### À faire
Recopiez mot pour mot le passage de l'article ci-dessous sur Zhanargul Zhumatai, en partant des mots « Toutes les craintes » et en vous arrêtant après « deux ans d’internement. ».

### Extrait du document
Par Ruth Ingram
(Ruth Ingram est une chercheuse qui a beaucoup écrit pour la publication Central Asia-Caucasus, Institute of War and Peace Reporting, the Guardian Weekly newspaper, The Diplomat, et d’autres publications.)
Original publié en anglais sur Bitter Winter
Bitter Winter a interviewé l’artiste de 43 ans à Urumqi, où la police menace de l’emmener dans un hôpital psychiatrique.
“Soit vous me tuez, soit vous me laissez partir au Kazakhstan. Je ne veux pas continuer dans cet enfer”.
Les supplications de Zhanargul Zhumatai s’adressant à Bitter Winter depuis son appartement d’Urumqi, la capitale de la région autonome du Xinjiang, au nord-ouest de la Chine, étaient convaincantes alors qu’elle attendait que les lourdes bottes résonnent dans la cage d’escalier et que les coups pleuvent sur sa porte après les menaces d’arrestation et de retour en captivité. “Je veux juste vivre la vie normale qui m’est refusée”, a-t-elle déclaré, suppliant la communauté internationale d’intervenir et de soulever son cas auprès des Nations Unies, tout en sachant qu’elle pourrait mourir.
Toutes les craintes que parler à un journaliste étranger puisse la condamner davantage ont été balayées par son désir désespéré de faire passer son SOS à quiconque pourrait l’écouter. En larmes, cette Kazakhe de 43 ans, née en Chine et membre de l’important groupe ethnique des Kazakhs indigènes qui, comme un grand nombre d’Ouïghours, ont été victimes des répressions impitoyables de Pékin, a expliqué comment sa vie était devenue insupportable depuis sa libération après deux ans d’internement.
Enfermée en 2017 sans procès ni recours juridique, la chanteuse, réalisatrice et artiste kazakh a été libérée, après deux ans et vingt-trois jours cauchemardesques dans les prisons numéro deux et numéro trois d’Urumqi et dans un centre de rééducation. Plutôt que de la laisser tranquille une fois ses soi-disant “études” terminées, il n’y a pas eu un seul jour depuis lors où elle n’a pas été battue, harcelée ou interrogée par les autorités, appelée pour un nouvel interrogatoire, menacée ou insultée, nous a-t-elle dit.
La machinerie de surveillance omniprésente la traquait partout où elle se trouvait. Sa carte d’identité portant la mention de son statut d’ancienne détenue déclenchait des alarmes chaque fois qu’elle faisait des courses, allait au cinéma, voulait quitter la ville ou rendait visite à des amis. Sa vie quotidienne est devenue intenable.
En grandissant, Zhanargul s’était tournée vers les arts. Elle était une musicienne et une chanteuse accomplie et souhaitait ardemment que la musique et la culture de son peuple soient appréciées par un public plus large. Elle s’est rendue au Kazakhstan en 1999, où elle a étudié à l’université nationale kazakhe Al-Farabi. Elle a ensuite travaillé comme journaliste au Kazakhstan et a créé sa propre compagnie artistique.

### Données enregistrées
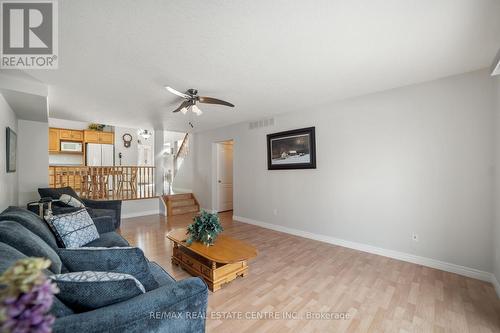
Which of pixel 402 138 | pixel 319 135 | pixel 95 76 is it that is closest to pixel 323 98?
pixel 319 135

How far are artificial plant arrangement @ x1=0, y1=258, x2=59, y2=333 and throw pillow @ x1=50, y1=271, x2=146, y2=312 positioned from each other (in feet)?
1.55

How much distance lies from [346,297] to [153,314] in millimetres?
1958

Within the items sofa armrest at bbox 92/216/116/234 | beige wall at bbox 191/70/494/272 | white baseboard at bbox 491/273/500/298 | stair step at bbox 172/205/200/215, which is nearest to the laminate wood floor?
white baseboard at bbox 491/273/500/298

### Réponse
Toutes les craintes que parler à un journaliste étranger puisse la condamner davantage ont été balayées par son désir désespéré de faire passer son SOS à quiconque pourrait l’écouter. En larmes, cette Kazakhe de 43 ans, née en Chine et membre de l’important groupe ethnique des Kazakhs indigènes qui, comme un grand nombre d’Ouïghours, ont été victimes des répressions impitoyables de Pékin, a expliqué comment sa vie était devenue insupportable depuis sa libération après deux ans d’internement.